Mais ce retour aux sources ne se limite pas à cette image d’Epinal et n’oublie pas de considérer les
cicatrices du passé des personnages, les drames familiaux laissant certaines plaies toujours béantes…

A ce propos, s’ajoute celui des relations des hommes avec autrui qui tantôt se fissurent si l’une des
caractéristiques de l’un ne correspond pas aux attentes de l’autre : on pense ici aux regards dédaigneux
de certains sur la profession de croque-morts jusqu’à ce qu’on en saisisse toute la beauté et la signification,
tantôt se révèlent lorsqu’un passé commun est soudainement révélé, par exemple celui du personnage
s’occupant de la crémation.

Le film est donc loin d’être creux en termes de thèmes abordés et de sens. Cela vient parachever ce qui à
mon sens restera l’une des plus belles oeuvres mélodramatiques que j’ai vues depuis bien longtemps, une
beauté formelle rappelant sans en avoir toutefois le génie le merveilleusement poétique Printemps, Eté,
Automne, Hiver…et Printemps de Kim Ki Duk.

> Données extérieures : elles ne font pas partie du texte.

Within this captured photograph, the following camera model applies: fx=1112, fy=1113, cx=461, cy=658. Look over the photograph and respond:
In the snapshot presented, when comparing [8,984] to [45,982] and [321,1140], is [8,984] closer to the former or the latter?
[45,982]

Enfin, l’humour omniprésent permet de dédramatiser la mort et ce qui l’entoure, de façon rafraîchissante
et respectueuse. La scène de l’entretien ou encore celle de la découverte d’un « membre » inattendu sur l’un
des défunts ne sont que quelques exemples de cette ambiance équilibrée.

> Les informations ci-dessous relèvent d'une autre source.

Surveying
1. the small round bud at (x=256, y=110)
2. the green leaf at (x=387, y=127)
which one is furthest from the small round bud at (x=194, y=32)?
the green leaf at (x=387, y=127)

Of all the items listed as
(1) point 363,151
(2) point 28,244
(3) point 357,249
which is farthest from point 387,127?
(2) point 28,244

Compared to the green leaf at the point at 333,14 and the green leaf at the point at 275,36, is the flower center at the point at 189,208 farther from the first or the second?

Mêlant avec brio moments de grâce purement formels, propos utiles et sans détour sur le regard d’une nouvelle
génération sur les traditions, drame familial ou interprétation tout en retenue (la performance de Ryoko
Hirosue est à ce titre d’une justesse exceptionnelle), le film s ‘en tire avec les honneurs.
Bien sûr, celui-ci n’est pas parfait et révèle quelques maladresses inhérentes au genre : le vol d’oiseaux,
le violoncelle sur la colline, ou une scène finale un poil trop longue mais tout ceci est bien peu au regard
des moments de grâce teintés d’humour qui s’entremêlent avec brio à un traitement du sujet très intelligent
et porté par une musique de Joe Hisaishi, comme d’habitude exceptionnelle.

En bref, Departures est une véritable bouffée d’air frais, récompensée à juste titre aux Oscars ou au Japan
Academy Awards, qui, si vous avez encore un coeur et une âme, ne peut que vous toucher.